For miles, the signs have been there. Gleaming low-slung bikes with fat tires and riders settled in the seat (sometimes a pillion rider too), legs out in front in parallel to the arms, feet pointed up -- they rush past me on the highway and eat up the miles, engines rumbling throatily, agreeably. Through the Dakota plains that give way to low rolling hills as I head west, the long straight roads that are ribboned over the hills, the riders are like ants in the distance on the strip of road. More and more of them through the day. Sometimes I'll creep through a small town and a gas station has a sudden collection of gleaming bikes, all parked in parallel, their riders exchanging notes or walking across the street through a door with a sign that says "Budweiser".
And here where I've pitched my tent, I'm surrounded by bikes and their bikers, more arriving by the hour and pitching their own tents (I'm glad I made it in time to get one of the last few spots shaded by a tree), and many more streaming past on the highway. Black Tshirts, black leggings over blue jeans, usually burly and bearded (though not the women), their bikes usually Harleys and usually black as well: as many before me have noted, for avowed lovers of individualism and freedom and nonconformism, serious bikers look and ride and strut about remarkably like all the other serious bikers.

* _Record list_:
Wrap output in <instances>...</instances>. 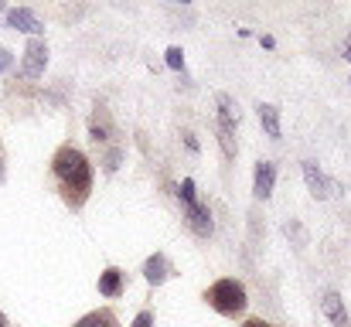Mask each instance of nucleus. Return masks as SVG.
Masks as SVG:
<instances>
[{"instance_id":"nucleus-9","label":"nucleus","mask_w":351,"mask_h":327,"mask_svg":"<svg viewBox=\"0 0 351 327\" xmlns=\"http://www.w3.org/2000/svg\"><path fill=\"white\" fill-rule=\"evenodd\" d=\"M321 307H324V314L331 317V324H335V327H348V314H345V304H341V297H338L335 290H328V293H324Z\"/></svg>"},{"instance_id":"nucleus-11","label":"nucleus","mask_w":351,"mask_h":327,"mask_svg":"<svg viewBox=\"0 0 351 327\" xmlns=\"http://www.w3.org/2000/svg\"><path fill=\"white\" fill-rule=\"evenodd\" d=\"M99 293H103V297H110V300L123 293V269L110 266V269L99 276Z\"/></svg>"},{"instance_id":"nucleus-6","label":"nucleus","mask_w":351,"mask_h":327,"mask_svg":"<svg viewBox=\"0 0 351 327\" xmlns=\"http://www.w3.org/2000/svg\"><path fill=\"white\" fill-rule=\"evenodd\" d=\"M273 181H276V167L269 164V160H259L256 164V181H252V191H256V198H269L273 195Z\"/></svg>"},{"instance_id":"nucleus-4","label":"nucleus","mask_w":351,"mask_h":327,"mask_svg":"<svg viewBox=\"0 0 351 327\" xmlns=\"http://www.w3.org/2000/svg\"><path fill=\"white\" fill-rule=\"evenodd\" d=\"M171 273H174V266H171V259H167L164 252H154V256L143 263V276H147L150 287H160L164 280H171Z\"/></svg>"},{"instance_id":"nucleus-10","label":"nucleus","mask_w":351,"mask_h":327,"mask_svg":"<svg viewBox=\"0 0 351 327\" xmlns=\"http://www.w3.org/2000/svg\"><path fill=\"white\" fill-rule=\"evenodd\" d=\"M72 327H119V317L117 311H110V307H99V311H93V314H86V317H79Z\"/></svg>"},{"instance_id":"nucleus-13","label":"nucleus","mask_w":351,"mask_h":327,"mask_svg":"<svg viewBox=\"0 0 351 327\" xmlns=\"http://www.w3.org/2000/svg\"><path fill=\"white\" fill-rule=\"evenodd\" d=\"M167 65L178 69V72L184 69V55H181V48H167Z\"/></svg>"},{"instance_id":"nucleus-18","label":"nucleus","mask_w":351,"mask_h":327,"mask_svg":"<svg viewBox=\"0 0 351 327\" xmlns=\"http://www.w3.org/2000/svg\"><path fill=\"white\" fill-rule=\"evenodd\" d=\"M0 327H10V321H7V314L0 311Z\"/></svg>"},{"instance_id":"nucleus-2","label":"nucleus","mask_w":351,"mask_h":327,"mask_svg":"<svg viewBox=\"0 0 351 327\" xmlns=\"http://www.w3.org/2000/svg\"><path fill=\"white\" fill-rule=\"evenodd\" d=\"M205 304L222 317H242L249 307V297H245V287L239 280H215L205 290Z\"/></svg>"},{"instance_id":"nucleus-8","label":"nucleus","mask_w":351,"mask_h":327,"mask_svg":"<svg viewBox=\"0 0 351 327\" xmlns=\"http://www.w3.org/2000/svg\"><path fill=\"white\" fill-rule=\"evenodd\" d=\"M7 24L17 27V31H24V34H38V31H41V21H38L34 10H27V7H14V10H7Z\"/></svg>"},{"instance_id":"nucleus-14","label":"nucleus","mask_w":351,"mask_h":327,"mask_svg":"<svg viewBox=\"0 0 351 327\" xmlns=\"http://www.w3.org/2000/svg\"><path fill=\"white\" fill-rule=\"evenodd\" d=\"M133 327H154V314H150V311L136 314V321H133Z\"/></svg>"},{"instance_id":"nucleus-5","label":"nucleus","mask_w":351,"mask_h":327,"mask_svg":"<svg viewBox=\"0 0 351 327\" xmlns=\"http://www.w3.org/2000/svg\"><path fill=\"white\" fill-rule=\"evenodd\" d=\"M184 215H188V225H191L198 235H212V212H208V205H202V202L195 198V202L184 205Z\"/></svg>"},{"instance_id":"nucleus-16","label":"nucleus","mask_w":351,"mask_h":327,"mask_svg":"<svg viewBox=\"0 0 351 327\" xmlns=\"http://www.w3.org/2000/svg\"><path fill=\"white\" fill-rule=\"evenodd\" d=\"M242 327H273V324H266L263 317H252V321H245V324H242Z\"/></svg>"},{"instance_id":"nucleus-7","label":"nucleus","mask_w":351,"mask_h":327,"mask_svg":"<svg viewBox=\"0 0 351 327\" xmlns=\"http://www.w3.org/2000/svg\"><path fill=\"white\" fill-rule=\"evenodd\" d=\"M304 181H307V188H311V195H314L317 202H324V198L331 195V184H328V178L317 171L314 160H304Z\"/></svg>"},{"instance_id":"nucleus-15","label":"nucleus","mask_w":351,"mask_h":327,"mask_svg":"<svg viewBox=\"0 0 351 327\" xmlns=\"http://www.w3.org/2000/svg\"><path fill=\"white\" fill-rule=\"evenodd\" d=\"M10 65H14V55H10L7 48H0V72H7Z\"/></svg>"},{"instance_id":"nucleus-1","label":"nucleus","mask_w":351,"mask_h":327,"mask_svg":"<svg viewBox=\"0 0 351 327\" xmlns=\"http://www.w3.org/2000/svg\"><path fill=\"white\" fill-rule=\"evenodd\" d=\"M51 178H55V188H58L62 202H65L72 212H79V208L89 202L96 178H93L89 157H86L75 143H62V147L51 154Z\"/></svg>"},{"instance_id":"nucleus-3","label":"nucleus","mask_w":351,"mask_h":327,"mask_svg":"<svg viewBox=\"0 0 351 327\" xmlns=\"http://www.w3.org/2000/svg\"><path fill=\"white\" fill-rule=\"evenodd\" d=\"M48 65V45L41 38H31L27 48H24V65H21V75L24 79H38Z\"/></svg>"},{"instance_id":"nucleus-17","label":"nucleus","mask_w":351,"mask_h":327,"mask_svg":"<svg viewBox=\"0 0 351 327\" xmlns=\"http://www.w3.org/2000/svg\"><path fill=\"white\" fill-rule=\"evenodd\" d=\"M3 167H7V154H3V143H0V184H3Z\"/></svg>"},{"instance_id":"nucleus-19","label":"nucleus","mask_w":351,"mask_h":327,"mask_svg":"<svg viewBox=\"0 0 351 327\" xmlns=\"http://www.w3.org/2000/svg\"><path fill=\"white\" fill-rule=\"evenodd\" d=\"M345 58H348V62H351V41H348V48H345Z\"/></svg>"},{"instance_id":"nucleus-12","label":"nucleus","mask_w":351,"mask_h":327,"mask_svg":"<svg viewBox=\"0 0 351 327\" xmlns=\"http://www.w3.org/2000/svg\"><path fill=\"white\" fill-rule=\"evenodd\" d=\"M259 123L266 126V133H269L273 140H280V112H276V106L263 103V106H259Z\"/></svg>"}]
</instances>
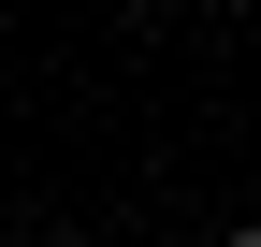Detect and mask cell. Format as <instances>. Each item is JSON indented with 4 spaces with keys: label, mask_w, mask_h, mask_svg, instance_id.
<instances>
[{
    "label": "cell",
    "mask_w": 261,
    "mask_h": 247,
    "mask_svg": "<svg viewBox=\"0 0 261 247\" xmlns=\"http://www.w3.org/2000/svg\"><path fill=\"white\" fill-rule=\"evenodd\" d=\"M232 247H261V233H232Z\"/></svg>",
    "instance_id": "obj_1"
}]
</instances>
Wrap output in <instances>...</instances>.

* _Exercise objective_:
Repeat word for word the part of the passage about the bikers starting at "And here where" and ending at "other serious bikers.".

* _Written answer_:
And here where I've pitched my tent, I'm surrounded by bikes and their bikers, more arriving by the hour and pitching their own tents (I'm glad I made it in time to get one of the last few spots shaded by a tree), and many more streaming past on the highway. Black Tshirts, black leggings over blue jeans, usually burly and bearded (though not the women), their bikes usually Harleys and usually black as well: as many before me have noted, for avowed lovers of individualism and freedom and nonconformism, serious bikers look and ride and strut about remarkably like all the other serious bikers.